#### [Exercise materials]
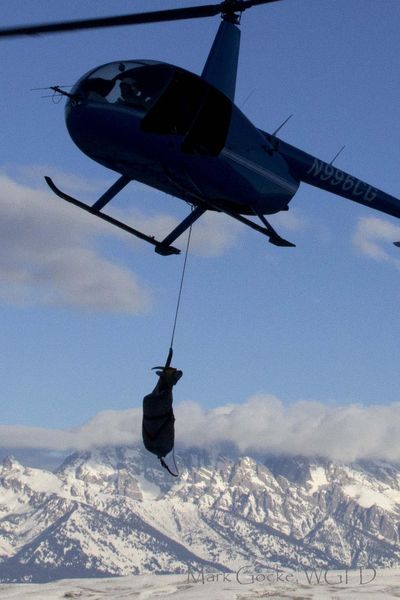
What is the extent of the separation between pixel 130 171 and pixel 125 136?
4.63 feet

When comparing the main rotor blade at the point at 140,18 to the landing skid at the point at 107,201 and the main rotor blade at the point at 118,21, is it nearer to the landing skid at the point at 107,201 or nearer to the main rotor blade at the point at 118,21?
the main rotor blade at the point at 118,21

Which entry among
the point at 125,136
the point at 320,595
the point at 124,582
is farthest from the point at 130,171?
the point at 124,582

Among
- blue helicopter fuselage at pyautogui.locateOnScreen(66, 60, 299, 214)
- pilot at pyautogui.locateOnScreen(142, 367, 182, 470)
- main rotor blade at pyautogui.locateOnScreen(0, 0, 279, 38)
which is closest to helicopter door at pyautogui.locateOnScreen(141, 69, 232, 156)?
blue helicopter fuselage at pyautogui.locateOnScreen(66, 60, 299, 214)

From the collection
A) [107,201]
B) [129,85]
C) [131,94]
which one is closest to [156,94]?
[131,94]

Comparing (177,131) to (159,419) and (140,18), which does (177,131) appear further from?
(159,419)

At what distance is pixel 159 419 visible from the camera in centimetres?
2255

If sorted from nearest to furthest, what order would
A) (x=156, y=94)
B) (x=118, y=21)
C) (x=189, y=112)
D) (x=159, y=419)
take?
(x=118, y=21) → (x=159, y=419) → (x=156, y=94) → (x=189, y=112)

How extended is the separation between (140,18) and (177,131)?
5.59m

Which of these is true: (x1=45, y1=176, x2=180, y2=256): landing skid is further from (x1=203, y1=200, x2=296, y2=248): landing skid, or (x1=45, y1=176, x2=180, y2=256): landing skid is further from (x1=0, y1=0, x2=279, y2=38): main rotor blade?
(x1=0, y1=0, x2=279, y2=38): main rotor blade

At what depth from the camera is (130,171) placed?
2466 cm

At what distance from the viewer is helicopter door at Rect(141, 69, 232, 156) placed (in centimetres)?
2355

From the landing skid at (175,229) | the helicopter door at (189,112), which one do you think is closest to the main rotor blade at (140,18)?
the helicopter door at (189,112)

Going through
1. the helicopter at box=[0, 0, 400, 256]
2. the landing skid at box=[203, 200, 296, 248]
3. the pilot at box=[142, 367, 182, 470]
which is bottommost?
the pilot at box=[142, 367, 182, 470]

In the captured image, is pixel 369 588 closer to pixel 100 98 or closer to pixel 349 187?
pixel 349 187
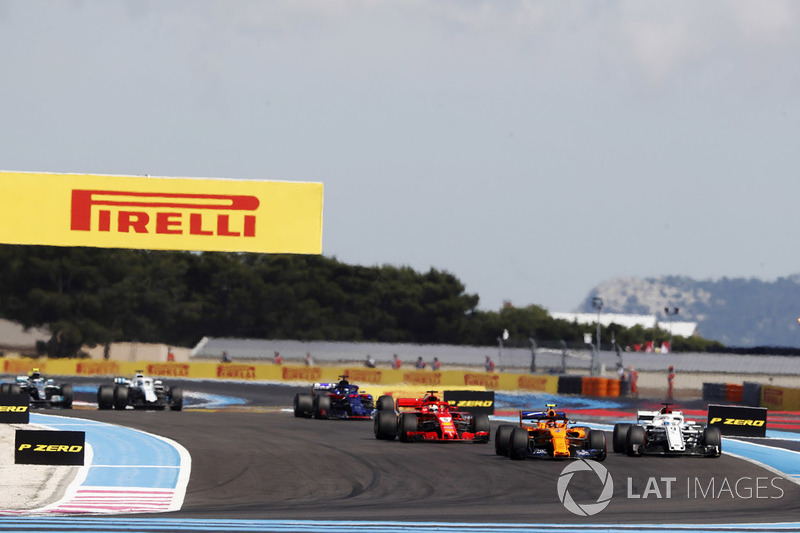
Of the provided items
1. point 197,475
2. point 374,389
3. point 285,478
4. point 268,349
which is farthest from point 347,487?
point 268,349

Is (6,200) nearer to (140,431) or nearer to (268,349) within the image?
(140,431)

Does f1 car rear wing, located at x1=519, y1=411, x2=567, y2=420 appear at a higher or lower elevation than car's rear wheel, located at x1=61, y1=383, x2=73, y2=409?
higher

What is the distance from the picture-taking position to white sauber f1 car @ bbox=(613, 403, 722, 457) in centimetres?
2283

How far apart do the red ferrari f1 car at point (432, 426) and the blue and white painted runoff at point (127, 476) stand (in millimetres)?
4943

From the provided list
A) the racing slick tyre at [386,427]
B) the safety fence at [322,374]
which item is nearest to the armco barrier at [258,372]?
the safety fence at [322,374]

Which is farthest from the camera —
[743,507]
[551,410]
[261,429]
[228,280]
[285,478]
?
[228,280]

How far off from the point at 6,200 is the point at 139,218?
224 cm

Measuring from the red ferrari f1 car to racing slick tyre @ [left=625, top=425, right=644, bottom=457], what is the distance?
4.07 metres

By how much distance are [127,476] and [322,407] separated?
16867mm

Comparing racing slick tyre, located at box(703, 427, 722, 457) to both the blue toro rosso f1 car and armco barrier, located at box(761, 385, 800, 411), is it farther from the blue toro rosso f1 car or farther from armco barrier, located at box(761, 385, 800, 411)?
armco barrier, located at box(761, 385, 800, 411)

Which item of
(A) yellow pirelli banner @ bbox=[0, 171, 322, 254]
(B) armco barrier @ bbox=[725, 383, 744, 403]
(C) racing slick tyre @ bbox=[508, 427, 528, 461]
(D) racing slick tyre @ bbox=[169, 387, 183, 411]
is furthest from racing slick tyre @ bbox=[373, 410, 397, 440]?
(B) armco barrier @ bbox=[725, 383, 744, 403]

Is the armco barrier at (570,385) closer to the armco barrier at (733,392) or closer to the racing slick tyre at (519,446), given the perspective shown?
the armco barrier at (733,392)

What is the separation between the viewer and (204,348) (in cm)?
8212
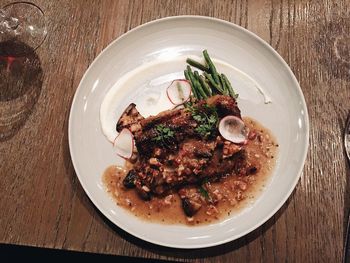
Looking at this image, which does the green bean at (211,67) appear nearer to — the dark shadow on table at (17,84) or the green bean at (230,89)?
the green bean at (230,89)

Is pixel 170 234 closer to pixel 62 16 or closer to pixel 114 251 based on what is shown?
pixel 114 251

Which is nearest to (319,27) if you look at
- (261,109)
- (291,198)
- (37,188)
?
(261,109)

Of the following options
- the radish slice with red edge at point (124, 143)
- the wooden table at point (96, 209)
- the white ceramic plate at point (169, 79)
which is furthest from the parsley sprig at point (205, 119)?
the wooden table at point (96, 209)

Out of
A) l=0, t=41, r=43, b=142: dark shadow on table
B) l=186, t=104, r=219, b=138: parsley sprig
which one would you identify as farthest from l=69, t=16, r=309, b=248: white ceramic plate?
l=0, t=41, r=43, b=142: dark shadow on table

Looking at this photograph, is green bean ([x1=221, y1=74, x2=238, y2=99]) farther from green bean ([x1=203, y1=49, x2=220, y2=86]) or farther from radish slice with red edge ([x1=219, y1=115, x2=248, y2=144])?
radish slice with red edge ([x1=219, y1=115, x2=248, y2=144])

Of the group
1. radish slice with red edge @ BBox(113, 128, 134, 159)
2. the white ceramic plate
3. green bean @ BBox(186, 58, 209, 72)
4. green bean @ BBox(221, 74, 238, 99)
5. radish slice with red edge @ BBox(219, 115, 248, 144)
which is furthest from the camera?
green bean @ BBox(186, 58, 209, 72)

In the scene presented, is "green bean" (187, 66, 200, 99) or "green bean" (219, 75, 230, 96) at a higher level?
"green bean" (219, 75, 230, 96)
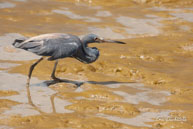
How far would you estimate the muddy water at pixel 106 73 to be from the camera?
7410 mm

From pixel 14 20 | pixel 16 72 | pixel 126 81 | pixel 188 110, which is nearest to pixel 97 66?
pixel 126 81

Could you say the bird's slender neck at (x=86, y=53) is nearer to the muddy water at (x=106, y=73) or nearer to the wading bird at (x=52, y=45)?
the wading bird at (x=52, y=45)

#### [Requirements]
Take the records above from the line with "In the scene" down to their last line and please copy those lines exactly, without the pictures.

#### [The response]
In the scene presented, is "green bean" (187, 66, 200, 99) or "green bean" (219, 75, 230, 96) at a higher level?
"green bean" (219, 75, 230, 96)
How far would you estimate the muddy water at pixel 106 73 to be from the camera?
7410 mm

From pixel 14 20 | pixel 16 72 | pixel 126 81 | pixel 188 110, which is nearest to pixel 97 66?
pixel 126 81

Could you say the bird's slender neck at (x=86, y=53) is nearer to the muddy water at (x=106, y=73) or nearer to the wading bird at (x=52, y=45)?
the wading bird at (x=52, y=45)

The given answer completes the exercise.